--- Selected text ---

I don't know why this subject causes so much consternation every time it comes up; it's really just basic geometry.  Well, OK, maybe that's why  ;D

To see the effect of crop factor, focal length, etc, it is useful to ask what one needs to do to take the same image using different formats.  This establishes a baseline; once you know what scaling of each image parameter is required to take the same image, one can examine how the image will differ when the parameters are changed away from those equivalent values.

Imagine taking a 35mm format camera/lens and shrinking everything by a factor of two in every linear dimension:

1.  The sensor is now 18mm x 12 mm, the focal length is half, the aperture is half (so the f/ratio, which is the ratio of focal length/aperture diameter, remains the same).  The angle of view remains the same -- we went wider in focal length but then cropped to a smaller portion of the image, and the two effects exactly compensate.
2.  Because the f/ratio is the same, the physical depth of field of the image is the same.  But the imager is twice smaller; we need the depth of field to be half of what it was in order to get the same image on our shrunken platform.  Therefore we need to open up the aperture, and make the f/ratio half what it was for 35mm, so that the DoF is shrunk in the same proportion to the camera.  In other words, objects at the edge of the DoF are focused a small distance in front or behind the sensor plane, and this distance should be shrunk by the same factor as the camera so that everything about the imaging process is in proportion to the smaller format.

--- Source material ---

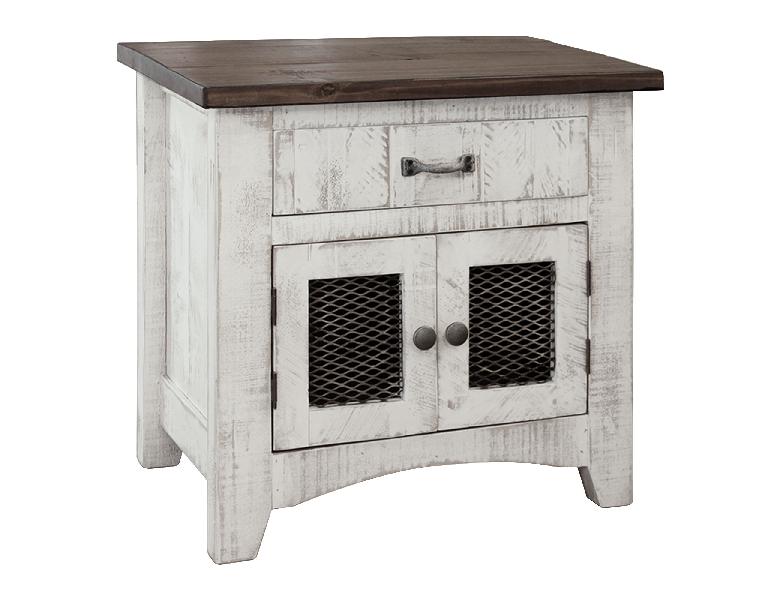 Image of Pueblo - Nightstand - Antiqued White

---
--- Source material ---

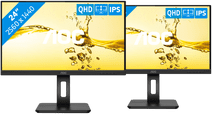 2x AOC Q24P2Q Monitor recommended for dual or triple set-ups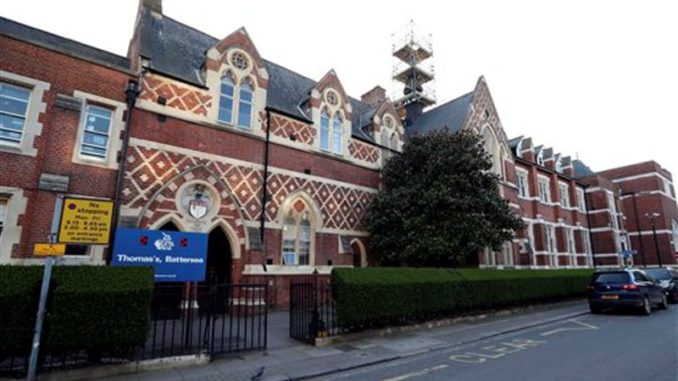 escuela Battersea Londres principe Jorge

---
--- Source material ---

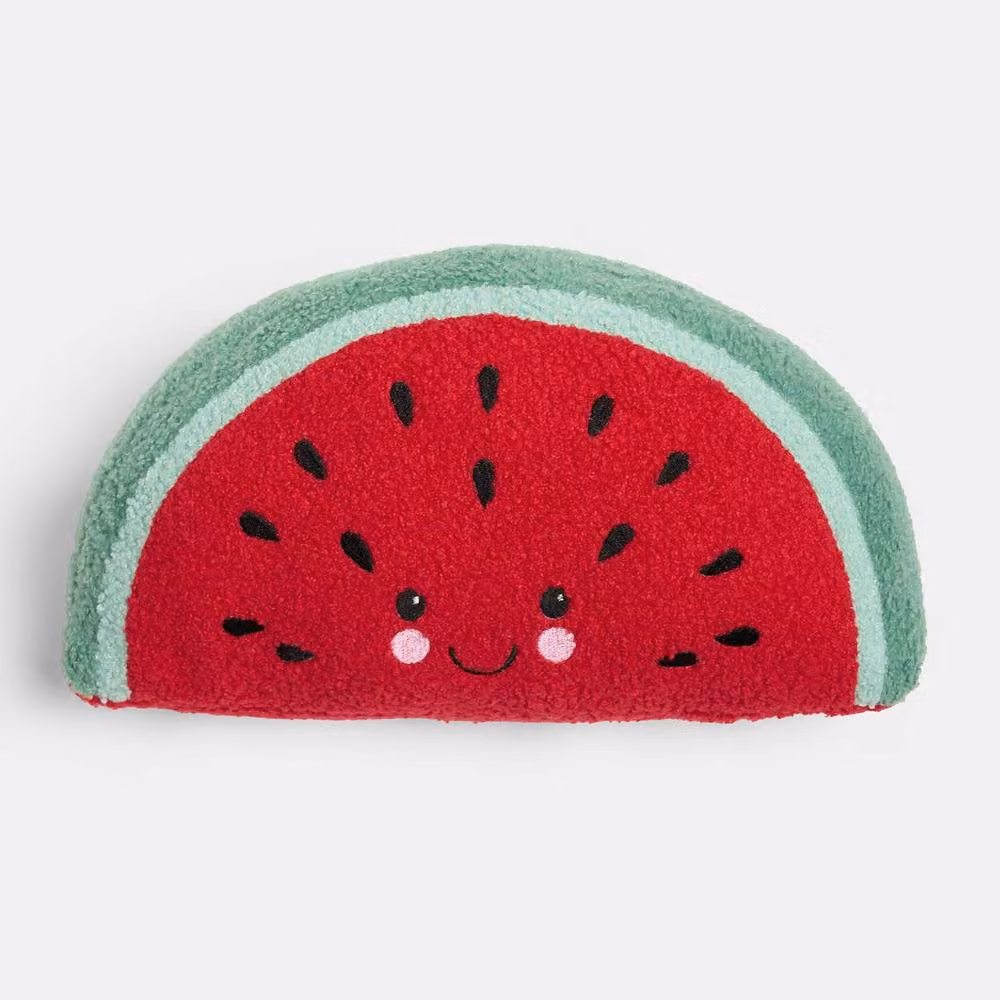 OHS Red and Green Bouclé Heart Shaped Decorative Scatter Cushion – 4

---

**Task goal**
Quote the entire text on crop factor and image geometry word for word. The rows have no connection to the text about crop factor.

**Result**
I don't know why this subject causes so much consternation every time it comes up; it's really just basic geometry.  Well, OK, maybe that's why  ;D

To see the effect of crop factor, focal length, etc, it is useful to ask what one needs to do to take the same image using different formats.  This establishes a baseline; once you know what scaling of each image parameter is required to take the same image, one can examine how the image will differ when the parameters are changed away from those equivalent values.

Imagine taking a 35mm format camera/lens and shrinking everything by a factor of two in every linear dimension:

1.  The sensor is now 18mm x 12 mm, the focal length is half, the aperture is half (so the f/ratio, which is the ratio of focal length/aperture diameter, remains the same).  The angle of view remains the same -- we went wider in focal length but then cropped to a smaller portion of the image, and the two effects exactly compensate.
2.  Because the f/ratio is the same, the physical depth of field of the image is the same.  But the imager is twice smaller; we need the depth of field to be half of what it was in order to get the same image on our shrunken platform.  Therefore we need to open up the aperture, and make the f/ratio half what it was for 35mm, so that the DoF is shrunk in the same proportion to the camera.  In other words, objects at the edge of the DoF are focused a small distance in front or behind the sensor plane, and this distance should be shrunk by the same factor as the camera so that everything about the imaging process is in proportion to the smaller format.